UDPS : Félix Tshisekedi dément tout rapprochement avec Joseph Kabila

Au cours d’une conférence de presse tenue tout récemment à Bruxelles, le fils du « lider maximo » a, par ailleurs, clamé sa conviction à l’avènement de l’alternance démocratique en RDC en vue de « permettre au peuple congolais de reprendre son destin en main ».

Secrétaire national de l’Union pour la démocratie et le progrès social (UDPS) chargé des Relations extérieures, Félix Tshisekedi est devenu la cible, depuis plusieurs semaines déjà, des mauvaises langues. À son sujet, il se raconte beaucoup de choses avec toujours cette volonté de nuisance manifeste. Après l’avoir présenté comme le virtuel successeur de son père à la tête du parti alors qu’une telle option est censée être discutée en interne dans le cadre d’un congrès, la folle rumeur lui a également prêté l’intention de vouloir s’accaparer les structures du parti à son bénéfice. En fait, l’homme qui a pris la décision de revigorer le parti en le tirant de sa longue léthargie apparaît comme un éternel incompris au sein de l’UDPS actuellement écartelé entre plusieurs intérêts.

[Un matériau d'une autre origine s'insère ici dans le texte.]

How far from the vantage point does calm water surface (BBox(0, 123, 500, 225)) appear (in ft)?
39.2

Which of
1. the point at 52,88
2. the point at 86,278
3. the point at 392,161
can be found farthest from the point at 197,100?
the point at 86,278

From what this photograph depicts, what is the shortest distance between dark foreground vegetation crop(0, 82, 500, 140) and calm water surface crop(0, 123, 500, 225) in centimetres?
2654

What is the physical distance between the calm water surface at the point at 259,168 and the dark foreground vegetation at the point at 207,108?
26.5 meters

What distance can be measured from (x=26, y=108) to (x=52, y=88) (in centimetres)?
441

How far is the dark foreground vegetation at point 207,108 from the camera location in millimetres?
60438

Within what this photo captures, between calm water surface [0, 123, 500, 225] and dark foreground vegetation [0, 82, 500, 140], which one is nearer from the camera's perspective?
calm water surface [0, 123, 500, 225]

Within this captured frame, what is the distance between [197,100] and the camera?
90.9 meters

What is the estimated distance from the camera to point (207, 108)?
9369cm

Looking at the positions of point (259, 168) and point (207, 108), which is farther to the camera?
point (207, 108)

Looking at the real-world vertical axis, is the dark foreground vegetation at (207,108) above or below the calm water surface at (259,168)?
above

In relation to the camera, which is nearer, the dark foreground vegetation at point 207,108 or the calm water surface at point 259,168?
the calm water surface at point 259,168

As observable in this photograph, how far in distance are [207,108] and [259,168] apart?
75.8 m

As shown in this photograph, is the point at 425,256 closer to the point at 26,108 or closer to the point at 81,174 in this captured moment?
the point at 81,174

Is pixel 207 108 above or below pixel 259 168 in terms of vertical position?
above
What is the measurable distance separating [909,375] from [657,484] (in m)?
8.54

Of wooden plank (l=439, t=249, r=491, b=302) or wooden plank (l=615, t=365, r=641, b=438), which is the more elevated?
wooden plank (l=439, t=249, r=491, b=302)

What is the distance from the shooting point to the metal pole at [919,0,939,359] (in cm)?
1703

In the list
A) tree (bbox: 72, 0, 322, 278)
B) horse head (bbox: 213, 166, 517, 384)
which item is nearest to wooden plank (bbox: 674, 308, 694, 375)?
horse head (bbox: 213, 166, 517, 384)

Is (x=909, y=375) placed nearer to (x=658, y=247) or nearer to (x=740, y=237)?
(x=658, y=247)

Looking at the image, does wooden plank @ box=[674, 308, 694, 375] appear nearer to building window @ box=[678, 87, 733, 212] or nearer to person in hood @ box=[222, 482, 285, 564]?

Comme si cela ne suffisait pas, la rumeur publique venait dernièrement de l’enfoncer en confirmant un rapprochement entre lui et Joseph Kabila. Il se susurre dans la ville haute que les deux personnalités se seraient passées un deal qui consistait à faire du rejeton de « lider laximo » le Premier ministre du gouvernement de transition censé sortir au terme du dialogue. Joseph Kabila, à en croire ses détracteurs, chercherait à crédibiliser son fameux schéma de « glissement » en forçant un consensus politique devant inévitablement passer par le débauchage de quelques gros poissons de l’opposition. En cela, Félix Tshisekedi paraît constituer une alternative valable dans le sens de crédibiliser un plan qui a véritablement du mal à passer dans l’opinion. Coupant court à la rumeur, Félix est monté au créneau pour démentir cette information qui tient plutôt de l‘intox vis-à-vis de sa personne.

C’est à partir de Bruxelles où il séjourne qu’il a démenti, dans le cadre d’un point de presse tenu le 19 juin, le prétendu deal qu’il aurait conclu avec Joseph Kabila. « Je n’ai jamais conclu de pacte avec Joseph Kabila », avait-il martelé tout en précisant qu’il n’a jamais reçu une telle offre de la part de la « kabilie ». Et de poursuivre : « Je tiens à vous assurer que j’entends poursuivre le combat politique jusqu’à la libération effective de notre pays ». Tout en sachant que le chef de l’État reste obsédé à l’idée de demeurer au pouvoir au-delà de 2016, Félix Tshisekedi a laissé entendre qu’il n’est pas disposé à cautionner une telle supercherie qui fâche la Constitution et les lois de la République. « Je ne serai jamais le Premier ministre de Joseph Kabila », avait-il asséné.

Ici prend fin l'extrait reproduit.